Local leaders from many backgrounds have joined the ranks of committed climate advocates. Their passion for climate action does not stem from political motivations, but rather from a desire to create thriving communities, protect public health, and an acceptance of the moral responsibility we face to our children and others.
For the past five years the American Climate Leadership Summit has brought together these leaders to collaborate on plans and priorities to accelerate climate leadership. By working together, these leaders have the potential to reach millions of Americans. We caught up with Mark Tercek, President of The Nature Conservancy; Ken Berlin, President of The Climate Reality Project; and Robert Perkowitz, President of ecoAmerica to hear their vision behind the 2016 American Climate Leadership Summit.
“Climate change isn’t just an environmental problem,” said Mark Tercek. “Its impacts are touching down everywhere you look, from food production to human health to water quality and scarcity. The changes we’re seeing are real. They’re happening how. And they require bold action from leaders across all sectors.”
“The Nature Conservancy is proud to be part of the American Climate Leadership Summit,” Tercek continued. “It’s encouraging to see leaders from all sectors come together to advance pragmatic, collaborative solutions to the biggest challenge of our time. By bringing each of our strengths and perspectives to the table, I believe we can accelerate progress in a significant way.”

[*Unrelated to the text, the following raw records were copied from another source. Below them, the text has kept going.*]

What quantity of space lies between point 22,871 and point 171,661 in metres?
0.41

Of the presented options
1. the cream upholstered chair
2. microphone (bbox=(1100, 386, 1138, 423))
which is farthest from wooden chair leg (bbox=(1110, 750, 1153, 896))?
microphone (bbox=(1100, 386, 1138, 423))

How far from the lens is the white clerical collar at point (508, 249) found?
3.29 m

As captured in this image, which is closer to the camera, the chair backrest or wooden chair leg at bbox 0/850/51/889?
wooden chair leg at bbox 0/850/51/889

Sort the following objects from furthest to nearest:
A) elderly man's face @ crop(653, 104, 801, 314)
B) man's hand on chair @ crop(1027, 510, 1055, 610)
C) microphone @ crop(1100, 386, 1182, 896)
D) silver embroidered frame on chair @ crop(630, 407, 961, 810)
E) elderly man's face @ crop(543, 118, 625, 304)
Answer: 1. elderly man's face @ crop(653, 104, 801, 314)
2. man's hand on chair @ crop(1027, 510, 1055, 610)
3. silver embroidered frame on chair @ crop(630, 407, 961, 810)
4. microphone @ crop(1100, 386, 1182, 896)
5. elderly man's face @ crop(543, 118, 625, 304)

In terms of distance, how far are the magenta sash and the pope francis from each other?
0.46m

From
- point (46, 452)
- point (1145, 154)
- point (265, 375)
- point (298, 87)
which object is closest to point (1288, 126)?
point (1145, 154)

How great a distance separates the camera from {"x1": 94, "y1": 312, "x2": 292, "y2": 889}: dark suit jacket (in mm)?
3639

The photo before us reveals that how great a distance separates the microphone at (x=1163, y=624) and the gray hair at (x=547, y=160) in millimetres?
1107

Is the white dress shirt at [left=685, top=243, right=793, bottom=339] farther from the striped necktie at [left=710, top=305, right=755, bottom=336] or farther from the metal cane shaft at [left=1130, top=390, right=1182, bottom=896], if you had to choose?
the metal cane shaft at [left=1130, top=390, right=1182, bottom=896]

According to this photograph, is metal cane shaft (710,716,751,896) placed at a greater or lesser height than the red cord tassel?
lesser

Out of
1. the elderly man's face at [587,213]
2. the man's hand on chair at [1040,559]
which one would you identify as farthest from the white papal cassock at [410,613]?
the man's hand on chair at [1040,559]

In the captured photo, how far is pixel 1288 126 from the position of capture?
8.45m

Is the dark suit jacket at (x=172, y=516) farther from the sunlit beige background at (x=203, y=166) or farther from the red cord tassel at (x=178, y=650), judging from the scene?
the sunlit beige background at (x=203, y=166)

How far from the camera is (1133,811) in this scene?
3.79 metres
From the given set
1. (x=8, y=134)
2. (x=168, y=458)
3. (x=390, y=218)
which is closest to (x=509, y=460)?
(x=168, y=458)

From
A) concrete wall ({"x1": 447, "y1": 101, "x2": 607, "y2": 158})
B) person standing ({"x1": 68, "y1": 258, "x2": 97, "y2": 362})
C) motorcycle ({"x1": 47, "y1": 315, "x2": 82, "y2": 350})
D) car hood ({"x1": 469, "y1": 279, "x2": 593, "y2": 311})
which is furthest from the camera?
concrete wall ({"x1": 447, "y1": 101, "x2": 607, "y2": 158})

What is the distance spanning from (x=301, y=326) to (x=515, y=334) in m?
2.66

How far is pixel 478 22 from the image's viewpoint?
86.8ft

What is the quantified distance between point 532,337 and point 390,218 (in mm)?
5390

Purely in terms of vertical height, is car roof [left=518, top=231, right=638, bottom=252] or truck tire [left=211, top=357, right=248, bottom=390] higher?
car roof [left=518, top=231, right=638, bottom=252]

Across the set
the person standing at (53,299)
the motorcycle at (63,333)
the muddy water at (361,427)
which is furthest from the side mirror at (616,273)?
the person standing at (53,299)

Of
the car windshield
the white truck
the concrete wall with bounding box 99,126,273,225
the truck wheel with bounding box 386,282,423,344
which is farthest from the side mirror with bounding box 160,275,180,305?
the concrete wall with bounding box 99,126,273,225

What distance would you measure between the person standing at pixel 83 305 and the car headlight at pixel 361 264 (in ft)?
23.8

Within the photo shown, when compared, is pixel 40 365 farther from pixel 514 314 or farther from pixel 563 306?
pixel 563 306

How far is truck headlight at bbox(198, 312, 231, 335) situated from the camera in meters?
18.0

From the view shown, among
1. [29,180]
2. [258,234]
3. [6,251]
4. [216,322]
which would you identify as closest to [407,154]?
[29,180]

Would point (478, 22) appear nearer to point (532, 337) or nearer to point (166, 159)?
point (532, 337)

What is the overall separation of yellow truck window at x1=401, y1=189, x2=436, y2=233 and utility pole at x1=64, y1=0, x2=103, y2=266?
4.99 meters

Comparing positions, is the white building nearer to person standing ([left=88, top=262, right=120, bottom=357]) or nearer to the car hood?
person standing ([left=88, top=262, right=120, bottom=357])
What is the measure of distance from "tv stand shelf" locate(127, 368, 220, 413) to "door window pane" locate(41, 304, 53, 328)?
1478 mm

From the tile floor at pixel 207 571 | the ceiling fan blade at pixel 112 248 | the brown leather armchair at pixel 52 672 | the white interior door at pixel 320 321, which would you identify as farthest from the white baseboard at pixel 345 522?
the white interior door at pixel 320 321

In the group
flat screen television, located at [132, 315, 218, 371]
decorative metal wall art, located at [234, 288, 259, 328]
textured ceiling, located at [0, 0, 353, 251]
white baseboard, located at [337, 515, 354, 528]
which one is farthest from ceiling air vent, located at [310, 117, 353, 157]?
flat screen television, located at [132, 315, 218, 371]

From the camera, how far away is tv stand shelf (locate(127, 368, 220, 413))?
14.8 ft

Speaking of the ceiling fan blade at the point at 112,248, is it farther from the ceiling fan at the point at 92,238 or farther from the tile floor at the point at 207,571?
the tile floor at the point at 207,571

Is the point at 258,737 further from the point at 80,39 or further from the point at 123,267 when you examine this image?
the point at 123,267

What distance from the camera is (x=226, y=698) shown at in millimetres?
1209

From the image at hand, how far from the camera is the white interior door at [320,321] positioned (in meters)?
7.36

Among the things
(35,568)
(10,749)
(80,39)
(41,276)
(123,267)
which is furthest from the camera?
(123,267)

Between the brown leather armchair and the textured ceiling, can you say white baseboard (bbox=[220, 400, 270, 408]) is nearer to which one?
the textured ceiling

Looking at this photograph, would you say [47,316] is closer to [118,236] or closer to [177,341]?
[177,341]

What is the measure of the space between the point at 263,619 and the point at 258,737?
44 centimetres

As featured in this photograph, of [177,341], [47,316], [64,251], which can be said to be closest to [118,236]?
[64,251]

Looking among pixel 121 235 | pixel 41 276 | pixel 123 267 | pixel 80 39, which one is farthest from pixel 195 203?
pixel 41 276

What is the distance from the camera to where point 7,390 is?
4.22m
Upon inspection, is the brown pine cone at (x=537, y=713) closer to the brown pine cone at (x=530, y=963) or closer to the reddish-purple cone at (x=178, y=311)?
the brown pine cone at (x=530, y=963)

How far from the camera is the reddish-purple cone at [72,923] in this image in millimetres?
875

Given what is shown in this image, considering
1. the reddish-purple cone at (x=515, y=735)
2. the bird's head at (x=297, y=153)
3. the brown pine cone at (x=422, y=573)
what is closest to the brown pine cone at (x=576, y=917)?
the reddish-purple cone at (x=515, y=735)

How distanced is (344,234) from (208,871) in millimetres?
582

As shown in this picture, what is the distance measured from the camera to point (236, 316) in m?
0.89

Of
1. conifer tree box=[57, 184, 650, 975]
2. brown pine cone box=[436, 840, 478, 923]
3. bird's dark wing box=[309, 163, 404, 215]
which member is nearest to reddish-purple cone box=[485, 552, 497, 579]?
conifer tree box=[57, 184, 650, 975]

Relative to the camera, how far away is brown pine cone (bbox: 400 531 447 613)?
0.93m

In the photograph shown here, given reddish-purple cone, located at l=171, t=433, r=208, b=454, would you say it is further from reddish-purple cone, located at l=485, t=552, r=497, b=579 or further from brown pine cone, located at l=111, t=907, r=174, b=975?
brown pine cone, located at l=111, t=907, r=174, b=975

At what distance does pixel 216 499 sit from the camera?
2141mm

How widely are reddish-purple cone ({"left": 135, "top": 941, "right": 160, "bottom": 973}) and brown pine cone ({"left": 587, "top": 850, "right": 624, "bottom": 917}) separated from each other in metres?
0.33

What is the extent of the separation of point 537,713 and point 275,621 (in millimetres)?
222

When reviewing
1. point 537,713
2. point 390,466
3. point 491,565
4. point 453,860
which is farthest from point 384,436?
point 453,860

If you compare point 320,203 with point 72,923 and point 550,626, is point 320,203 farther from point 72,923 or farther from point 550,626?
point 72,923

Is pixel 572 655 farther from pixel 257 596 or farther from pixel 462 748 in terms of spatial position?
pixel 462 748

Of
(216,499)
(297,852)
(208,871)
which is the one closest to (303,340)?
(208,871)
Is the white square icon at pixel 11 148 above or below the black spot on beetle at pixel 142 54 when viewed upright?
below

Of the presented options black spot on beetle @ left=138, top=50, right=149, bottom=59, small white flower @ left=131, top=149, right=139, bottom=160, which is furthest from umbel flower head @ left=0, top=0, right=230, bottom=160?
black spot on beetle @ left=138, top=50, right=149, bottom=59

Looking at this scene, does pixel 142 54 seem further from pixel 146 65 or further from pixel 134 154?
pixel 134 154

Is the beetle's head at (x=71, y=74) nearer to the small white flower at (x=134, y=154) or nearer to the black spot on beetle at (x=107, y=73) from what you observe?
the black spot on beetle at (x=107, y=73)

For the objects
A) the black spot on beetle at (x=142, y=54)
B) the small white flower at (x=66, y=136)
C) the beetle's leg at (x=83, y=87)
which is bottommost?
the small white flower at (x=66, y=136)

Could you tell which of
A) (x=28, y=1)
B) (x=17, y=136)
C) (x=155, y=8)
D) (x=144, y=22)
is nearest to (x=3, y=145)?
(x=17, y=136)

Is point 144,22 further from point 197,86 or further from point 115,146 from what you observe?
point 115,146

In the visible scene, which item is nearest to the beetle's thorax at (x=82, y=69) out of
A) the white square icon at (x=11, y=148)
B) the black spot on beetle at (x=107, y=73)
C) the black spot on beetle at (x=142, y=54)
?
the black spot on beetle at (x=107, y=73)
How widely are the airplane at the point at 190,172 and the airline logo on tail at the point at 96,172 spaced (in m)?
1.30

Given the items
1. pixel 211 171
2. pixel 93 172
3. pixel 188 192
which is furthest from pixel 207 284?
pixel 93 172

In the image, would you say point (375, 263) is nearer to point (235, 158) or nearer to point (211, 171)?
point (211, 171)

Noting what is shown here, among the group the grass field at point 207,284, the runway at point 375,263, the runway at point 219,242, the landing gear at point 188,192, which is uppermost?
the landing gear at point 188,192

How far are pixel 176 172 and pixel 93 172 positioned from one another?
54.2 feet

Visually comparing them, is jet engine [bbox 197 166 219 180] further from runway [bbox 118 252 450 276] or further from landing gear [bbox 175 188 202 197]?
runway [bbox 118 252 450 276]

“Two years ago this month, hundreds of thousands marched together in New York in a unified call for urgent climate action,” reflected Ken Berlin. “The march was not only historic because of its size, but also because of its inclusive nature and diversity of participants. This moment helped mobilize the climate community and set the stage for the success we witnessed last year in Paris.”
“Despite this tremendous achievement, now is not the time to rest,” Berlin continued. “On the contrary, the need to expand the chorus of voices calling for climate action has never been greater. We are honored to be a part of the American Climate Leadership Summit, and thrilled to continue working with ecoAmerica and its partners to empower messengers who can bring the story of climate solutions to kitchen tables and water coolers across the country.”
Robert Perkowitz notes that, “polls indicate Americans are becoming ever more aware and concerned about climate change. It’s moving from an environmental issue to a public issue that is affecting everyone – all our communities, businesses, churches, hospitals. So, Americans are not just urging the government to take action, they are taking action themselves.” Perkowitz continued, “The American Climate Leadership Summit, hosted by ecoAmerica, The Nature Conservancy, Climate Reality, and the MacArthur Foundation, gives leaders from all these sectors the opportunity to come together, connect with and learn from their peers, as well as from the leading environmental organizations in America.”
These three leaders, at the forefront of the climate solutions movement in America, are convinced that climate leadership will continue to grow in America. The impacts are now widespread, and obvious, and they are working together to help Americans understand and effectively act on climate change in their own organizations and communities. Climate advocacy should not be consigned to massive global arenas. After all, building thriving communities for ourselves and future generations is hardly a special interest.